• [What the task requires]:
Could you give the data below again, exactly and completely?

• [Spatial relation data]:
-- Begin --

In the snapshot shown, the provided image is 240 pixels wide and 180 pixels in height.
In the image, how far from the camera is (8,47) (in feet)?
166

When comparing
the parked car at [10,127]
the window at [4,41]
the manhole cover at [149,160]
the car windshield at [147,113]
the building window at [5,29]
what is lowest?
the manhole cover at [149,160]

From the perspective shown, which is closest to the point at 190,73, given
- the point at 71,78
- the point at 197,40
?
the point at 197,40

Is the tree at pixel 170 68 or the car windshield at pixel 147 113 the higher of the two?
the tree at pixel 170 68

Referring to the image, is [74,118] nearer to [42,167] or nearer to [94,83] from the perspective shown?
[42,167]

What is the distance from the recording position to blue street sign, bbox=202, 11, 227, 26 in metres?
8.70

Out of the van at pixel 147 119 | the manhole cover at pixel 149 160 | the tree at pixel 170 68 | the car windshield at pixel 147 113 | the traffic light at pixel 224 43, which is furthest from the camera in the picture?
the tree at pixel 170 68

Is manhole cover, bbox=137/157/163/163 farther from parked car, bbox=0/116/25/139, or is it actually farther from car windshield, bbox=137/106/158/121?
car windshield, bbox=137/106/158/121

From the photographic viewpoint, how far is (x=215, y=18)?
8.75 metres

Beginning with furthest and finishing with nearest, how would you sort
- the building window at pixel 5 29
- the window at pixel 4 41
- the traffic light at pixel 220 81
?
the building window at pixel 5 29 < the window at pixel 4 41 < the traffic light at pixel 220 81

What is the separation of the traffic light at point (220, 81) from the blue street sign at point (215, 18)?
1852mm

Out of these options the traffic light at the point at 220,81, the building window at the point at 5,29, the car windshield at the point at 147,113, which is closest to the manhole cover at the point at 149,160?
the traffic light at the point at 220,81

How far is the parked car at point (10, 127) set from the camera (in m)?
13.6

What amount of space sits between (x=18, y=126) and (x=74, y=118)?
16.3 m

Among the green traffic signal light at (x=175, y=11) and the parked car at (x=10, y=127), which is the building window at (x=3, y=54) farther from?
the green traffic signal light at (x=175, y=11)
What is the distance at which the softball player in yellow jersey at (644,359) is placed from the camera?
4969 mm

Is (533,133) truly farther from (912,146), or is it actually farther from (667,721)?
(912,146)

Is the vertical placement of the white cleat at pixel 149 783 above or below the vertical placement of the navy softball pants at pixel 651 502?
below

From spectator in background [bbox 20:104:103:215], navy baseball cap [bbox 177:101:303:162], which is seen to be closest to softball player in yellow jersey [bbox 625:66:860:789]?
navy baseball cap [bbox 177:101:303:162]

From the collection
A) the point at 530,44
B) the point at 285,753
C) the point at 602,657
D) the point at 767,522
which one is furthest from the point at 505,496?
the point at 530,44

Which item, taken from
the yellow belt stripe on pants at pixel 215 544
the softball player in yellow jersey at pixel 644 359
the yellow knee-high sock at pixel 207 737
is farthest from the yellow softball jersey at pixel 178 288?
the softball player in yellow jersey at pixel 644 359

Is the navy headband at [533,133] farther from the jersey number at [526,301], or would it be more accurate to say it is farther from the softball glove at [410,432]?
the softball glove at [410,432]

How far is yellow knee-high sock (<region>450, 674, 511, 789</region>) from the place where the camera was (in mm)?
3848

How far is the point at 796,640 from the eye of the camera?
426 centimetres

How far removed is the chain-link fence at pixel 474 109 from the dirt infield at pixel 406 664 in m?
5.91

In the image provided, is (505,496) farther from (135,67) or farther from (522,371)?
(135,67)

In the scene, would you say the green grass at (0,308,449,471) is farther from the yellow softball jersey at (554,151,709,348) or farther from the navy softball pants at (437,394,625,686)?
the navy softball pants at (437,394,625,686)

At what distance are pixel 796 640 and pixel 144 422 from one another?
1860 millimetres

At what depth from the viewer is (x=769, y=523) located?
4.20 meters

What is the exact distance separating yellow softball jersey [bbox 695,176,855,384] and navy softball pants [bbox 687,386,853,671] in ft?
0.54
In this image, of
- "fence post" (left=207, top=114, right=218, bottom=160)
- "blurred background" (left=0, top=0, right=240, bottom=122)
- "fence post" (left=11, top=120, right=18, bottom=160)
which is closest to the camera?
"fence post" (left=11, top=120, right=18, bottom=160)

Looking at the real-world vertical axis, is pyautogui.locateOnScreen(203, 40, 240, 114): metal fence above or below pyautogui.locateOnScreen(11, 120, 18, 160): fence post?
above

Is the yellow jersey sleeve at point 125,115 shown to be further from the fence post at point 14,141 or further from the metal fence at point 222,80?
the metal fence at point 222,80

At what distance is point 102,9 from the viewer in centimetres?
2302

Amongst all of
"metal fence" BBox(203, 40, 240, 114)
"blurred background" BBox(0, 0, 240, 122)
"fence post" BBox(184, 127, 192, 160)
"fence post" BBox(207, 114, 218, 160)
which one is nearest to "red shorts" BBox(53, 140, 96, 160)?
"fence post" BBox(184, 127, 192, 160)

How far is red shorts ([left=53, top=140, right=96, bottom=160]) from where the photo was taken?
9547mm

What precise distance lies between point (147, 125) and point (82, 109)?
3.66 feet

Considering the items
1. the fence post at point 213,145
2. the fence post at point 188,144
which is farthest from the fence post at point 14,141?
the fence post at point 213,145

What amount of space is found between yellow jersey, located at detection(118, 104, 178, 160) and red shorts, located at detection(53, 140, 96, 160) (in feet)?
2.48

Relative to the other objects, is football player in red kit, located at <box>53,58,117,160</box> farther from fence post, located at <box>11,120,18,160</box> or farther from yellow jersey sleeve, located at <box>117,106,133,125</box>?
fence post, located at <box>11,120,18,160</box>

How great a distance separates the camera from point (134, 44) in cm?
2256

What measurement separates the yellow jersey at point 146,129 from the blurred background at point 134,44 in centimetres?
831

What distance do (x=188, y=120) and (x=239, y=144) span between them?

-- End --

• [Expected answer]:
In the snapshot shown, the provided image is 240 pixels wide and 180 pixels in height.
In the image, how far from the camera is (8,47) (in feet)?
166

When comparing
the parked car at [10,127]
the window at [4,41]
the manhole cover at [149,160]
the car windshield at [147,113]
the building window at [5,29]
what is lowest?
the manhole cover at [149,160]

From the perspective shown, which is closest to the point at 190,73, given
- the point at 71,78
- the point at 197,40
?
the point at 197,40

Is the tree at pixel 170 68 or the car windshield at pixel 147 113 the higher of the two?
the tree at pixel 170 68

Referring to the image, is [74,118] nearer to [42,167] or nearer to [94,83] from the perspective shown?
[42,167]

What is the distance from the recording position to blue street sign, bbox=202, 11, 227, 26 in metres?
8.70

Out of the van at pixel 147 119 | the manhole cover at pixel 149 160 | the tree at pixel 170 68 | the car windshield at pixel 147 113 | the traffic light at pixel 224 43, which is furthest from the camera in the picture?
the tree at pixel 170 68

Is manhole cover, bbox=137/157/163/163 farther from parked car, bbox=0/116/25/139, or is it actually farther from car windshield, bbox=137/106/158/121?
car windshield, bbox=137/106/158/121

From the photographic viewpoint, how far is (x=215, y=18)?
8.75 metres

Beginning with furthest and finishing with nearest, how would you sort
- the building window at pixel 5 29
- the window at pixel 4 41
- the traffic light at pixel 220 81
?
the building window at pixel 5 29 < the window at pixel 4 41 < the traffic light at pixel 220 81

What is the separation of the traffic light at point (220, 81) from the blue street sign at point (215, 18)?
1852mm

Out of these options the traffic light at the point at 220,81, the building window at the point at 5,29, the car windshield at the point at 147,113, which is closest to the manhole cover at the point at 149,160?
the traffic light at the point at 220,81

How far is the parked car at point (10, 127) set from the camera (in m)?
13.6

What amount of space sits between (x=18, y=126) and (x=74, y=118)?
16.3 m

Among the green traffic signal light at (x=175, y=11) and the parked car at (x=10, y=127), which is the building window at (x=3, y=54) farther from?
the green traffic signal light at (x=175, y=11)
What is the distance at which the softball player in yellow jersey at (644,359) is placed from the camera?
4969 mm

Is (533,133) truly farther from (912,146), or is it actually farther from (667,721)?
(912,146)

Is the vertical placement of the white cleat at pixel 149 783 above or below the vertical placement of the navy softball pants at pixel 651 502?
below

From spectator in background [bbox 20:104:103:215], navy baseball cap [bbox 177:101:303:162], which is seen to be closest to softball player in yellow jersey [bbox 625:66:860:789]?
navy baseball cap [bbox 177:101:303:162]

From the collection
A) the point at 530,44
B) the point at 285,753
C) the point at 602,657
D) the point at 767,522
which one is furthest from the point at 505,496?
the point at 530,44

Which item, taken from
the yellow belt stripe on pants at pixel 215 544
the softball player in yellow jersey at pixel 644 359
the yellow knee-high sock at pixel 207 737
is farthest from the yellow softball jersey at pixel 178 288?
the softball player in yellow jersey at pixel 644 359

Is the navy headband at [533,133] farther from the jersey number at [526,301], or would it be more accurate to say it is farther from the softball glove at [410,432]?
the softball glove at [410,432]

How far is yellow knee-high sock (<region>450, 674, 511, 789</region>) from the place where the camera was (in mm)?
3848

How far is the point at 796,640 from the eye of the camera?
426 centimetres

How far removed is the chain-link fence at pixel 474 109 from the dirt infield at pixel 406 664 in m?
5.91

In the image provided, is (505,496) farther from (135,67) or farther from (522,371)?
(135,67)

In the scene, would you say the green grass at (0,308,449,471) is farther from the yellow softball jersey at (554,151,709,348) or farther from the navy softball pants at (437,394,625,686)?
the navy softball pants at (437,394,625,686)

At what distance are pixel 796 640 and pixel 144 422 from one another?
1860 millimetres

At what depth from the viewer is (x=769, y=523) located?
4.20 meters

What is the exact distance separating yellow softball jersey [bbox 695,176,855,384] and navy softball pants [bbox 687,386,853,671] in ft?
0.54
In this image, of
- "fence post" (left=207, top=114, right=218, bottom=160)
- "blurred background" (left=0, top=0, right=240, bottom=122)
- "fence post" (left=11, top=120, right=18, bottom=160)
which is closest to the camera?
"fence post" (left=11, top=120, right=18, bottom=160)

Looking at the real-world vertical axis, is pyautogui.locateOnScreen(203, 40, 240, 114): metal fence above or below pyautogui.locateOnScreen(11, 120, 18, 160): fence post?
above

Is the yellow jersey sleeve at point 125,115 shown to be further from the fence post at point 14,141 or further from the metal fence at point 222,80?
the metal fence at point 222,80

At what distance is point 102,9 from the viewer in centimetres?
2302

Amongst all of
"metal fence" BBox(203, 40, 240, 114)
"blurred background" BBox(0, 0, 240, 122)
"fence post" BBox(184, 127, 192, 160)
"fence post" BBox(207, 114, 218, 160)
which one is nearest to "red shorts" BBox(53, 140, 96, 160)?
"fence post" BBox(184, 127, 192, 160)

How far is red shorts ([left=53, top=140, right=96, bottom=160]) from where the photo was taken?
9547mm

What precise distance lies between point (147, 125) and point (82, 109)?
3.66 feet

Considering the items
1. the fence post at point 213,145
2. the fence post at point 188,144
which is farthest from the fence post at point 14,141?
the fence post at point 213,145

What amount of space is found between yellow jersey, located at detection(118, 104, 178, 160) and red shorts, located at detection(53, 140, 96, 160) (in feet)?
2.48

Relative to the other objects, is football player in red kit, located at <box>53,58,117,160</box> farther from fence post, located at <box>11,120,18,160</box> or farther from yellow jersey sleeve, located at <box>117,106,133,125</box>?
fence post, located at <box>11,120,18,160</box>

How great a distance separates the camera from point (134, 44) in cm?
2256

What measurement separates the yellow jersey at point 146,129 from the blurred background at point 134,44 in centimetres?
831

What distance do (x=188, y=120) and (x=239, y=144) span between them?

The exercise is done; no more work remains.